INSTRUCTIONS FOR THE TASK -> Extract each line of the data below exactly as written.

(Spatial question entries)
----------------
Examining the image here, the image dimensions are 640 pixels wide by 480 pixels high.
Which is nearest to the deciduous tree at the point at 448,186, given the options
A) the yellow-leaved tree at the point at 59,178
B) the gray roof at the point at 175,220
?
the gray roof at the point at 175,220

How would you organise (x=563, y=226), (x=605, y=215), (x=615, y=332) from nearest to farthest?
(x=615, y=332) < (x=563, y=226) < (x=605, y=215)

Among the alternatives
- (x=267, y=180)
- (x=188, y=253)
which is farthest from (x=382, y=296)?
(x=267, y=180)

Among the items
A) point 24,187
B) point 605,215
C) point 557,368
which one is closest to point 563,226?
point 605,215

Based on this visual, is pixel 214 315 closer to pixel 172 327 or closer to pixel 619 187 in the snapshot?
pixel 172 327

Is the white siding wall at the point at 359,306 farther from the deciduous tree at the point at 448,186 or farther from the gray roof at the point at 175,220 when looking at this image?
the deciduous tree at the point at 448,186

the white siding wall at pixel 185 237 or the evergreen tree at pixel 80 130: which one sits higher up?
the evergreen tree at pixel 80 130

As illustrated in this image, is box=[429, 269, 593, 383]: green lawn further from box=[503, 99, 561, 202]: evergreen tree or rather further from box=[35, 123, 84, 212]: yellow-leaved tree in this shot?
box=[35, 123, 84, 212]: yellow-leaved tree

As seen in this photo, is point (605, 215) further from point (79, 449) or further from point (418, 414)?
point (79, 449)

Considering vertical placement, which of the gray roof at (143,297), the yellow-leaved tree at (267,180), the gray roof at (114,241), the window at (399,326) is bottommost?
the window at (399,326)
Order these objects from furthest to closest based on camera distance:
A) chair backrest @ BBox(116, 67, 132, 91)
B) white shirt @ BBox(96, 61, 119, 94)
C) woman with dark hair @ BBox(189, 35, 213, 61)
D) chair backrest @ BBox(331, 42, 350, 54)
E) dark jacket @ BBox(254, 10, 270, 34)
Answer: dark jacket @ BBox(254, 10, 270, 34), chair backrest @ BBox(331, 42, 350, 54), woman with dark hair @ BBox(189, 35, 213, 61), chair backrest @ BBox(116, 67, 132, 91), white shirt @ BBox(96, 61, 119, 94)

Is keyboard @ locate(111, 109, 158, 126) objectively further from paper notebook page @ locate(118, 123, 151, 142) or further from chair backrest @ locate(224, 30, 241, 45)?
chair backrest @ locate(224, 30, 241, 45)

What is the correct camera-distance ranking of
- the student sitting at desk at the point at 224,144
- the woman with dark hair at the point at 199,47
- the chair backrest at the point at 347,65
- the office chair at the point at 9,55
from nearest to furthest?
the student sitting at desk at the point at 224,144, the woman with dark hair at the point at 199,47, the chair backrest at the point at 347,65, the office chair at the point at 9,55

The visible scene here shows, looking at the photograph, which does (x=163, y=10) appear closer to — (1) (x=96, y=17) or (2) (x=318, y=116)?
----------------
FINAL RESULT ->
Examining the image here, the image dimensions are 640 pixels wide by 480 pixels high.
Which is nearest to the deciduous tree at the point at 448,186, given the options
A) the yellow-leaved tree at the point at 59,178
B) the gray roof at the point at 175,220
?
the gray roof at the point at 175,220

How would you organise (x=563, y=226), (x=605, y=215), (x=615, y=332) from nearest to farthest?
(x=615, y=332) < (x=563, y=226) < (x=605, y=215)

Among the alternatives
- (x=267, y=180)
- (x=188, y=253)
which is farthest from (x=382, y=296)?
(x=267, y=180)

Among the items
A) point 24,187
B) point 605,215
C) point 557,368
which one is closest to point 563,226?
point 605,215

Based on this visual, is pixel 214 315 closer to pixel 172 327 or closer to pixel 619 187 in the snapshot?
pixel 172 327

Is the white siding wall at the point at 359,306 farther from the deciduous tree at the point at 448,186 or farther from the gray roof at the point at 175,220 when looking at this image?
the deciduous tree at the point at 448,186

the white siding wall at pixel 185 237 or the evergreen tree at pixel 80 130: which one sits higher up?
the evergreen tree at pixel 80 130

As illustrated in this image, is box=[429, 269, 593, 383]: green lawn further from box=[503, 99, 561, 202]: evergreen tree or rather further from box=[35, 123, 84, 212]: yellow-leaved tree in this shot?
box=[35, 123, 84, 212]: yellow-leaved tree

As seen in this photo, is point (605, 215) further from point (79, 449) or further from point (418, 414)?
point (79, 449)

Considering vertical placement, which of the gray roof at (143,297), the yellow-leaved tree at (267,180), the gray roof at (114,241), the window at (399,326) is bottommost?
the window at (399,326)
Order these objects from furthest to closest based on camera distance:
A) chair backrest @ BBox(116, 67, 132, 91)
B) white shirt @ BBox(96, 61, 119, 94)
C) woman with dark hair @ BBox(189, 35, 213, 61)
D) chair backrest @ BBox(331, 42, 350, 54)
E) dark jacket @ BBox(254, 10, 270, 34)
Answer: dark jacket @ BBox(254, 10, 270, 34), chair backrest @ BBox(331, 42, 350, 54), woman with dark hair @ BBox(189, 35, 213, 61), chair backrest @ BBox(116, 67, 132, 91), white shirt @ BBox(96, 61, 119, 94)

Is keyboard @ locate(111, 109, 158, 126) objectively further from paper notebook page @ locate(118, 123, 151, 142) or further from chair backrest @ locate(224, 30, 241, 45)?
chair backrest @ locate(224, 30, 241, 45)

What is the correct camera-distance ranking of
- the student sitting at desk at the point at 224,144
- the woman with dark hair at the point at 199,47
- the chair backrest at the point at 347,65
- the office chair at the point at 9,55
from nearest to furthest?
the student sitting at desk at the point at 224,144, the woman with dark hair at the point at 199,47, the chair backrest at the point at 347,65, the office chair at the point at 9,55

The visible scene here shows, looking at the photograph, which does (x=163, y=10) appear closer to — (1) (x=96, y=17) or (2) (x=318, y=116)?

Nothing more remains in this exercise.